TL;DR This notebook demonstrates the performance improvement of using a numba JIT compiled algorithm for calculating exponential weighted moving average over the Pandas equivalent for some sample data.



In [1]:

    
import numpy as np
import pandas as pd
from numba import jit
import time

%matplotlib inline
import matplotlib.pyplot as plt
import seaborn as sns; sns.set()
from matplotlib import rcParams
from matplotlib import pyplot as plt
rcParams['figure.figsize'] = 16, 8

import os
import sys
nb_dir = os.path.split(os.getcwd())[0]
if nb_dir not in sys.path:
    sys.path.append(nb_dir)



In [2]:

    
from utilities.ewma import ewma  # this is the function we're going to test versus pandas



In [3]:

    
# create some sample data and introduce a few NaNs
data = np.arange(1e5) * 1.0
data[3] = np.nan
data[4] = np.nan



In [4]:

    
expected = pd.Series(data).ewm(alpha=0.1, adjust=True, ignore_na=False).mean().values



In [5]:

    
output = ewma(data, alpha=0.1, adjust=True, ignore_na=False)



In [6]:

    
np.allclose(expected, output)  # assert output is as per Pandas equivalent









    Out[6]:





True



In [7]:

    
def benchmarks():
    
    res = []
    
    for exponent in range(3, 7):
        n = 10**exponent
        data = np.arange(n).astype(float)
        data[3] = np.nan
        data[4] = np.nan
        data[-1] = np.nan
        s = pd.Series(data)

        t1 = time.time()
        pandas_output = s.ewm(alpha=0.1, adjust=True, ignore_na=False).mean().values
        t2 = time.time()
        res.append(('pandas', n, (t2 - t1)))
    
        t1 = time.time()
        ewma_output = ewma(data, alpha=0.1, adjust=True, ignore_na=False)
        t2 = time.time()
        res.append(('ewma', n, (t2 - t1)))
        
        assert np.allclose(pandas_output, ewma_output)
        
    return res



In [8]:

    
data = benchmarks()
df = pd.DataFrame(data, columns = ['fn', 'population', 'time (ms)'])

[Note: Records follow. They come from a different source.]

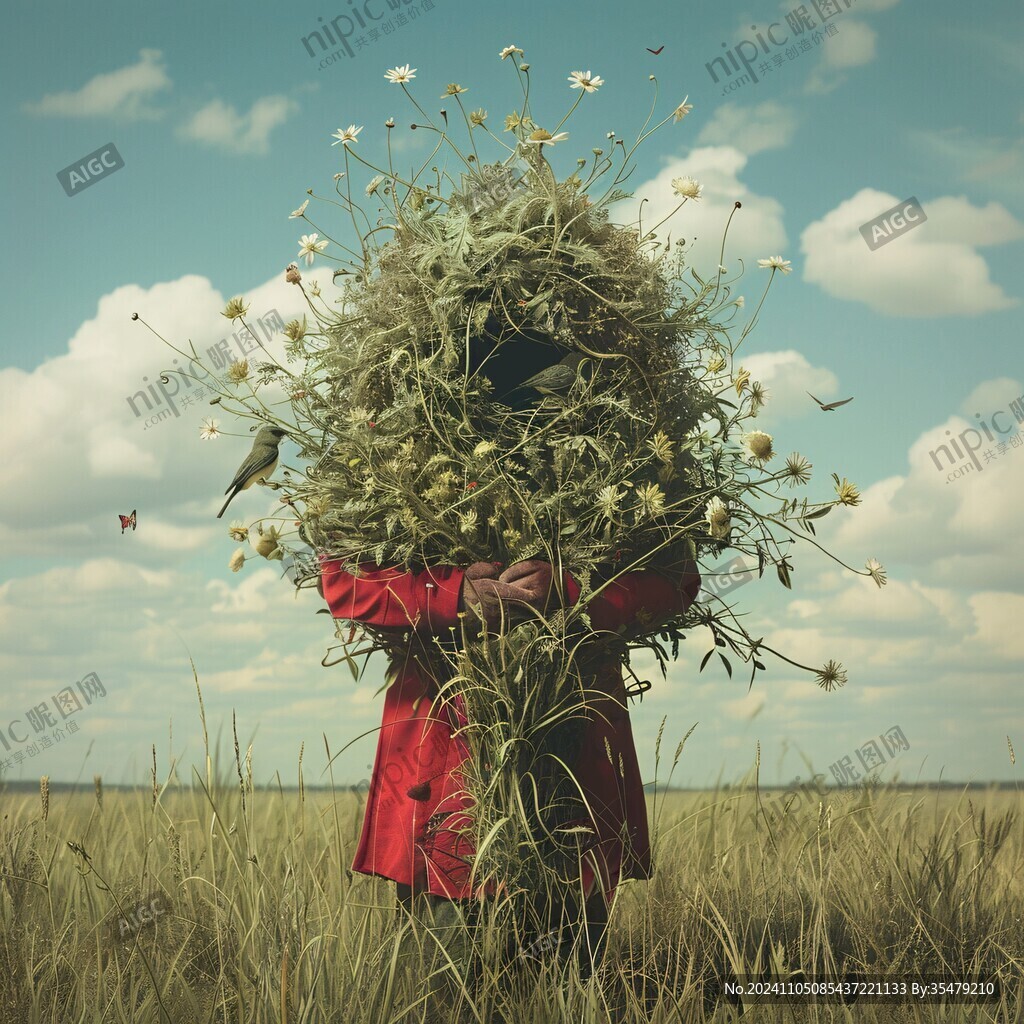 油菜地里的稻草人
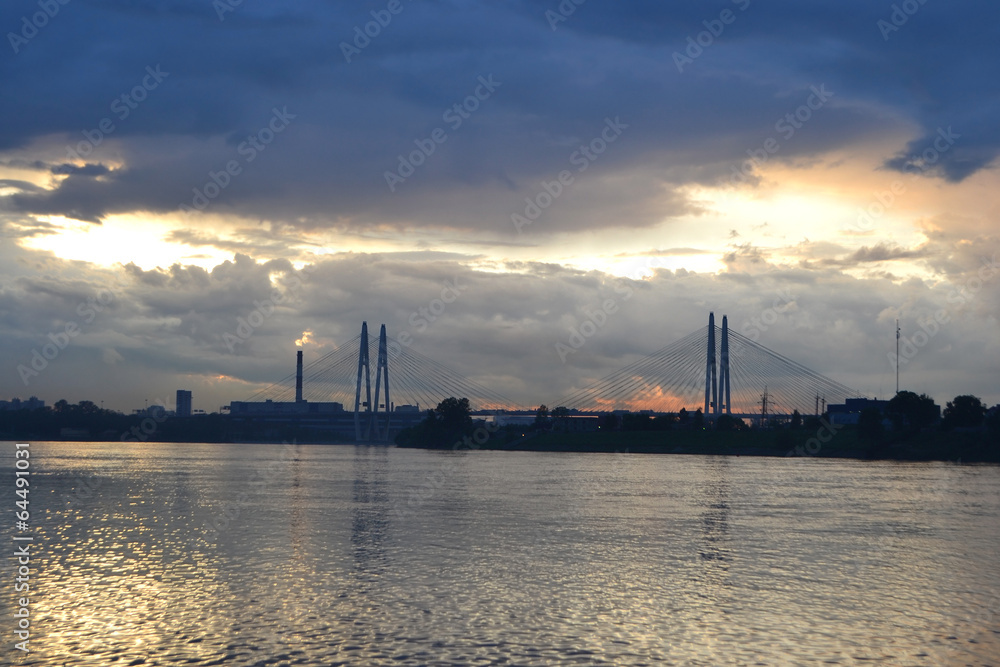 Neva River and Cable-Stayed Bridge at sunset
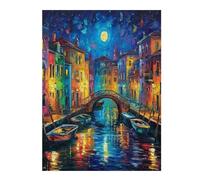 Escena Nocturna Veneciana Puzzle 500 Piezas Regalo Ideal Original Vista Nocturna a la Ciudad Rompecabezas 3D Obra De Arte para Hombres Y Mujeres DIY Creativo Aliviar Estrés 500 PCS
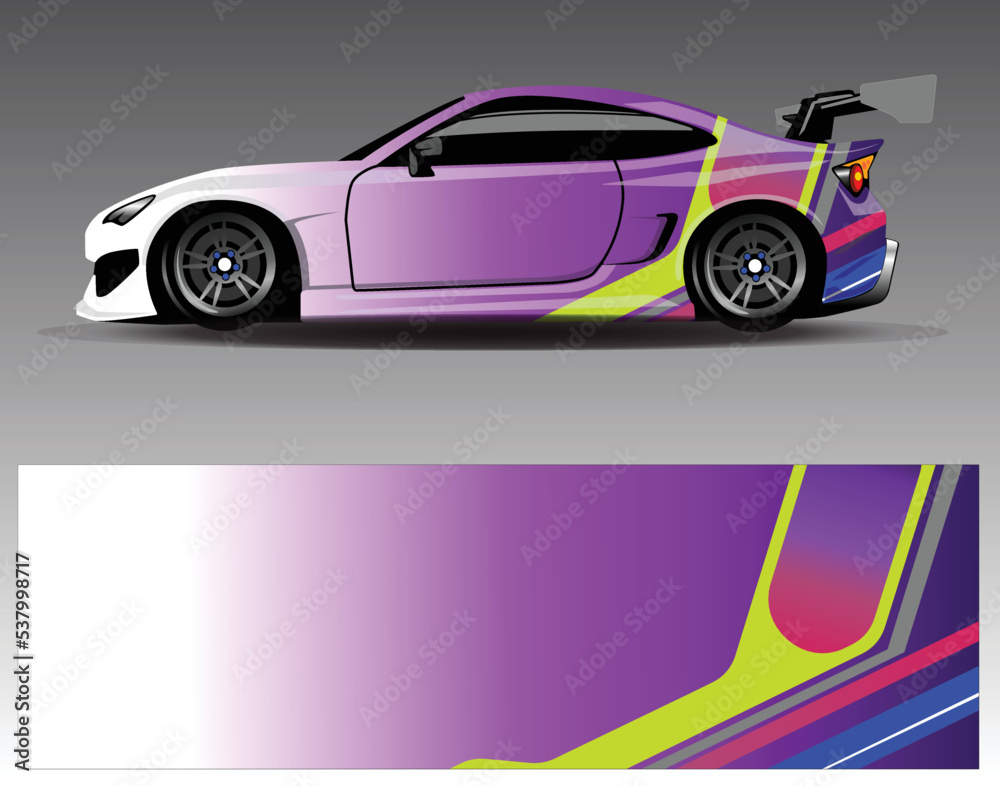 Abstract stripe racing background for wrap vehicle.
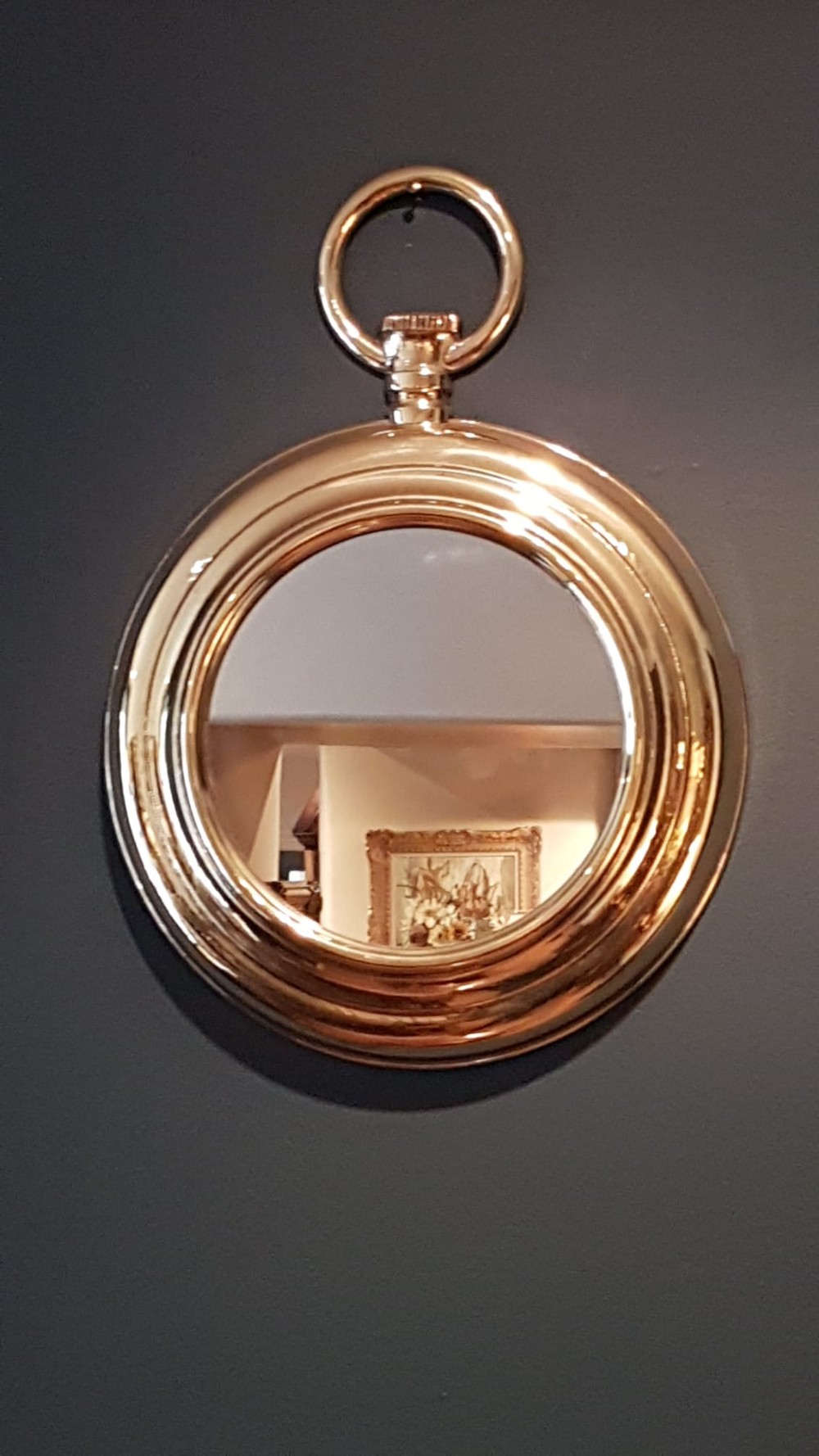 1930's Brass Framed Pocket Watch Style Mirror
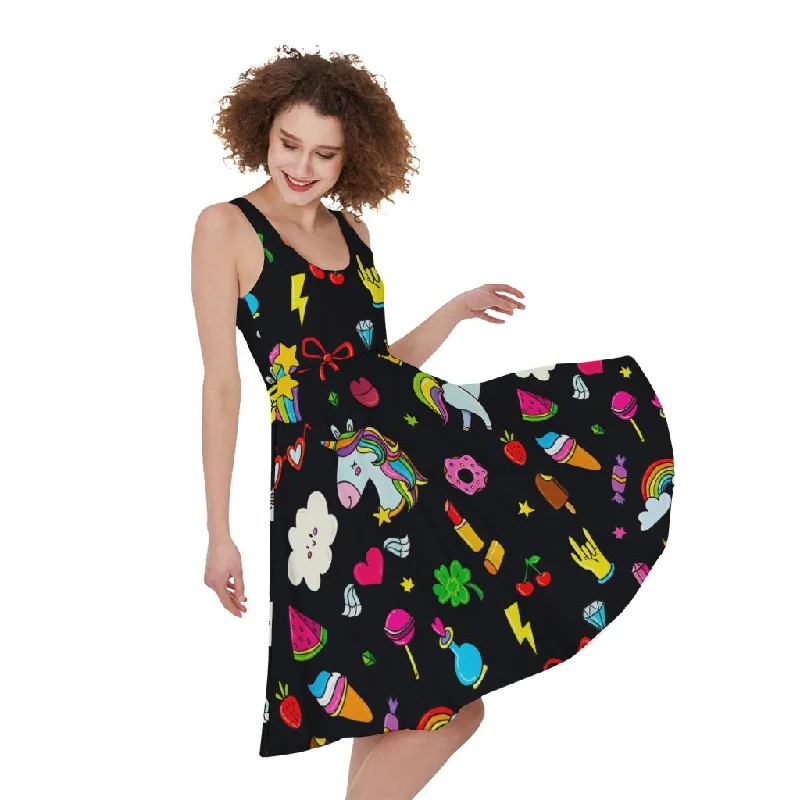 Black Girly Unicorn Pattern Print Sleeveless Knee Length Dress Tunics Formal black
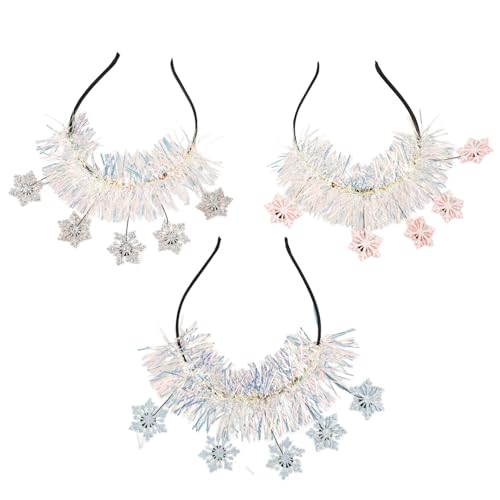 Warmhm 3 Stück Weihnachts Haarreif mit Glitzernden Schneeflocken Leichtes Langlebiges Party Haarband für Damen Festliche Xmas Kopfbedeckung für Weihnachts und Feiertagsparty von Warmhm
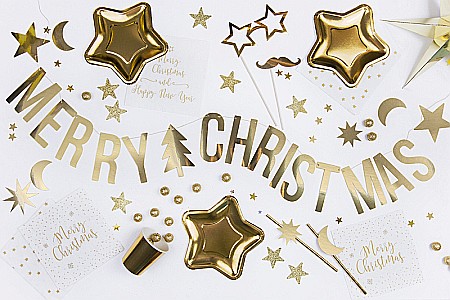 PD BANNER Merry Christmas, gold, 10.5x150cm GRL53-019M [2]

df['time (ms)'] = df['time (ms)'].apply(lambda x: x * 1000.) 
df = pd.pivot_table(df, values='time (ms)', index=['population'], columns=['fn'], aggfunc=np.sum)
df



In [9]:

    
df.plot(logx=True)
plt.ylabel('time (ms)')









    Out[9]:





<matplotlib.text.Text at 0x229773b9a20>



In [ ]:

fn	ewma	pandas
population
1000	0.000000	0.000000
10000	0.000000	0.980854
100000	0.980854	10.765076
1000000	9.810448	108.829498